1.2 Web arte: Experimentações artísticas
produzidas para a Internet
1.2.1 O universo da arte e novas mídias
Deixando de lado o substrato tecnológico da web arte,
primeiramente é interessante considerar o contexto artístico
em que se inserem estas produções em questão.
Várias denominações, tais como: Arte e Tecnologia,
Arte e Novos Meios, Arte e Novas Tecnologias, Arte e Novas Mídias
e Arte Tecnológica, se aproximam ao determinar as experimentações
artísticas realizadas em suportes eletroeletrônicos,
digitais ou biotecnológicos. Sobre a criação
em meios eletrônicos, PLAZA e TAVARES (1998:63) definem:
“Nos processos criativos com estes meios, a qualidade
é evidenciada como compromisso estabelecido entre a subjetividade
daquele que inventa e as regras sintáticas inerentes aos
programas por ele utilizados. Estas tecnologias, ao participarem
deste tipo de criação, instituem-se como forma de
expressão, manifestada pelo diálogo entre a materialidade
do meio e o insight criativo. É a partir deste diálogo
que se revelam as diferentes poéticas. Os meios eletrônicos,
representados pelo hardware e pelo software, são responsáveis
por amplificar as capacidades cognitivas – sensíveis
e inteligíveis – do criador, caracterizando, portanto,
uma prática fundada em um permanente diálogo entre
o individual e o coletivo. Impõe-se ao artista novas regras,
que dele exigem uma familiarização com os modelos
tecnocientíficos em uma interligação de práticas
e saberes (techné + logos) disposta em relações
interdisciplinares.”
A prática da produção artística em
novas mídias pressupõe um conhecimento prévio
das tecnologias empregadas seja por parte do artista ou pela equipe
interdisciplinar a qual participa. Embora aparentemente isso possa
criar paralelos com a produção artística
em suportes mais convencionais – toda técnica exige
um conhecimento prévio – é certo que ao lidar
com os novos meios, há a exigência de um conhecimento
muito mais objetivo e específico. Além disso, o
conhecimento técnico é um excelente aliado para
desvelar a estrutura do meio em questão.
Voltando-se para as experimentações artísticas
para a Internet, podemos localizá-las no interior de um
dos campos da arte e novas mídias: a arte telemática
– termo que une telecomunicações e informática
– junto a outras experimentações com meios
próximos como o fax, a Slow-Scan TV e as redes computacionais
anteriores a popularização da Internet, como o videotexto.

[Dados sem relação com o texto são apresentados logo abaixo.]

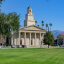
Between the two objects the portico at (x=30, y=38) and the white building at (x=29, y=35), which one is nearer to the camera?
the white building at (x=29, y=35)

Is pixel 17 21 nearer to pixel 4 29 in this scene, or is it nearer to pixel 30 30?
pixel 4 29

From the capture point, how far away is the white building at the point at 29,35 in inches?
3949

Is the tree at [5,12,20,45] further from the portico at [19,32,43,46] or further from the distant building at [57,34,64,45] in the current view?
the distant building at [57,34,64,45]

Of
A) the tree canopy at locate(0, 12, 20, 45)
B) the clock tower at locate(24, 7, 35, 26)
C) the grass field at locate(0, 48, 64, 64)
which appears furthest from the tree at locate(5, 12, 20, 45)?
the clock tower at locate(24, 7, 35, 26)

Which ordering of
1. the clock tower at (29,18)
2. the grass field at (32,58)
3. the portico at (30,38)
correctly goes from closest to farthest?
the grass field at (32,58), the portico at (30,38), the clock tower at (29,18)

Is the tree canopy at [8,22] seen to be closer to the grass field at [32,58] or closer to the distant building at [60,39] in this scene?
the grass field at [32,58]

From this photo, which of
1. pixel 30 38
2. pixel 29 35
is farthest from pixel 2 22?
pixel 29 35

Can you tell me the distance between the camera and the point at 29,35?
340 ft

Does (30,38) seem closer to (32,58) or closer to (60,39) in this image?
(60,39)

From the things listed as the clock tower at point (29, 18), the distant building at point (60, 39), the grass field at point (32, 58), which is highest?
the clock tower at point (29, 18)

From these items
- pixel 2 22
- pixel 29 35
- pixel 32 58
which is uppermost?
pixel 29 35

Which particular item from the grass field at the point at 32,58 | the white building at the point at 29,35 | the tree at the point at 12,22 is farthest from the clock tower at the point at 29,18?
the tree at the point at 12,22

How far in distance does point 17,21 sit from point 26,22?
278 ft

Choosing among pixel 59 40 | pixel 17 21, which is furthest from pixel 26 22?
pixel 17 21
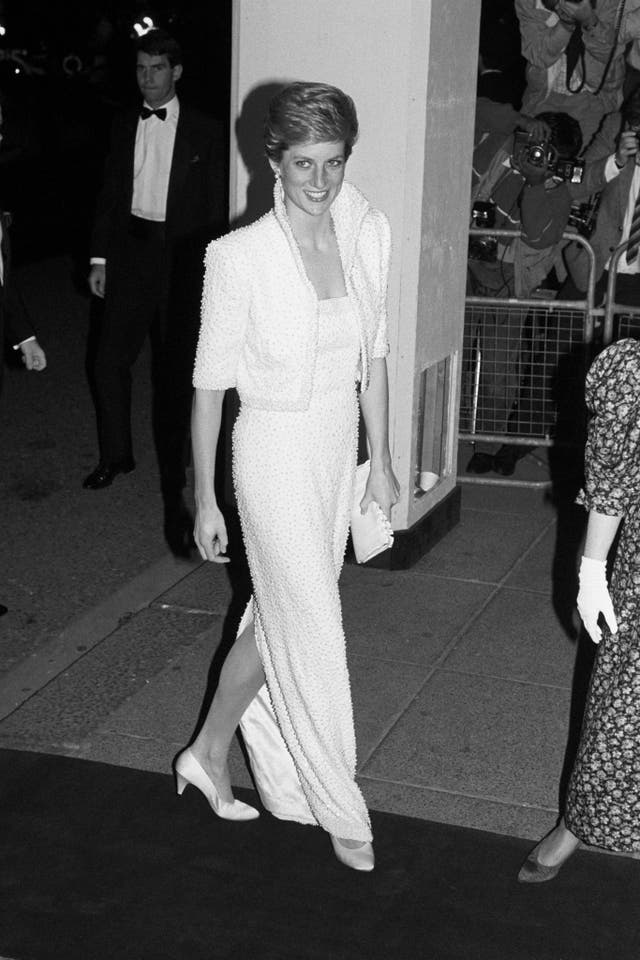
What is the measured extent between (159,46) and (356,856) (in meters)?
4.80

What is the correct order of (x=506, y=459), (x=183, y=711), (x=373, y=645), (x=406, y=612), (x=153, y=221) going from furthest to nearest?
(x=506, y=459)
(x=153, y=221)
(x=406, y=612)
(x=373, y=645)
(x=183, y=711)

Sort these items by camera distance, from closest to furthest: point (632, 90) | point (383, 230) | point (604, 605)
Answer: point (604, 605)
point (383, 230)
point (632, 90)

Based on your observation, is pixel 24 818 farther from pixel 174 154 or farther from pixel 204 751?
pixel 174 154

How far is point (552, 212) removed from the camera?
7.65 metres

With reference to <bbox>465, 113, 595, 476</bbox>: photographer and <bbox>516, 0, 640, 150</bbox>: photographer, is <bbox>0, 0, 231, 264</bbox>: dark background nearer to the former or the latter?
<bbox>516, 0, 640, 150</bbox>: photographer

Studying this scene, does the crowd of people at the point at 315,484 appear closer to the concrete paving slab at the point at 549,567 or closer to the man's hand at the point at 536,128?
the concrete paving slab at the point at 549,567

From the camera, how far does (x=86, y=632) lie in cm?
601

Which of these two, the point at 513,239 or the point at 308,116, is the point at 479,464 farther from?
the point at 308,116

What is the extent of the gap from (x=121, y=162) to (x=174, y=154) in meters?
0.33

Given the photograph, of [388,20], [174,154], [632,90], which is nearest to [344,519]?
[388,20]

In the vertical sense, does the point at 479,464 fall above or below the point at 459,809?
above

Porém, com a hibridização de conceitos, é
possível encontrar trabalhos que partem de outras categorias,
como a bio art ou a arte robótica que apropriam da estrutura
e linguagem das redes.
1.2.2 Definindo Web Arte
Mantendo-se distante dos subjetivos conceitos que legitima o
produto de um trabalho como arte, podemos então definir
como web arte aquela produção que é pensada
levando em consideração o campo de significados
e as especificidades da Internet. Muitas vezes apresenta-se como
um espaço pontual na rede mas também pode fazer
referência a espaços físicos remotos. Diferentemente
dos sites de divulgação, as chamadas galerias virtuais
que utilizam a rede como “estrutura”, a web arte apresenta-se
na rede como “obra”, conforme define Gilbertto PRADO
(1997a):
“Sites de realização de eventos e trabalhos
na rede: Nos (...) grupos que citamos acima (sites de divulgação),
as redes são sobretudo ‘estruturas’, nos dois
grupos que se seguem elas intervêm mais como ‘obra’.

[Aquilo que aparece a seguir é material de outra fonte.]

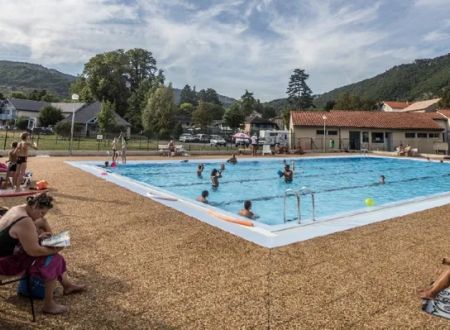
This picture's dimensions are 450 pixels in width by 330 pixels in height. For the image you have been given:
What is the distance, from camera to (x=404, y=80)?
118438 mm

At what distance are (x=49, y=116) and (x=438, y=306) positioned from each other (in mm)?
59341

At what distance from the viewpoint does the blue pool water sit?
42.3 feet

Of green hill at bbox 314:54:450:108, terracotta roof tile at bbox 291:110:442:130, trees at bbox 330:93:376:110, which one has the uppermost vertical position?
green hill at bbox 314:54:450:108

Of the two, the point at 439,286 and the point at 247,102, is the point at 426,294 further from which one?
the point at 247,102

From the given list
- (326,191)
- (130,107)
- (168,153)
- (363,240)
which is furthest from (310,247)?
(130,107)

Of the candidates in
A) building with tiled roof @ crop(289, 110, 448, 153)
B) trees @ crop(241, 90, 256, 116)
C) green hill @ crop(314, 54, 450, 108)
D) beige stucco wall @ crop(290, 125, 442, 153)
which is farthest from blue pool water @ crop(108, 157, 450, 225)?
green hill @ crop(314, 54, 450, 108)

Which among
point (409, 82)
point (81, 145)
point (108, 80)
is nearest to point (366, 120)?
point (81, 145)

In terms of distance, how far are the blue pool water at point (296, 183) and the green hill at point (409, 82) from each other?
8604 cm

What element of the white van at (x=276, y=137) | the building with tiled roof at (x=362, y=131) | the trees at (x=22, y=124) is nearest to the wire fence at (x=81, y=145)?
the white van at (x=276, y=137)

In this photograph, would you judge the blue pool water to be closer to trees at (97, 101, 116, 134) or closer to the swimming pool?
the swimming pool

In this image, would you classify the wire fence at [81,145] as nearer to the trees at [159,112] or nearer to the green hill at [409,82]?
the trees at [159,112]

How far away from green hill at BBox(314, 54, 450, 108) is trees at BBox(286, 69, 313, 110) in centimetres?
818

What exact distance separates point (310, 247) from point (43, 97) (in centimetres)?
10227

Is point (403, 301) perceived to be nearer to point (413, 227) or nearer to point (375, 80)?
point (413, 227)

Essa participação pode ser compartilhada diretamente
com outros ou ser desencadeada a partir de dispositivos particularmente
desenvolvidos e direcionados para esses eventos. Por esta classificação,
não queremos dizer que os artistas sejam definidos por
uma única forma de trabalhar como sua característica
exclusiva. As diferentes aproximações artísticas
de produção em rede não se excluem, elas
são algumas vezes complementares e geralmente concomitantes.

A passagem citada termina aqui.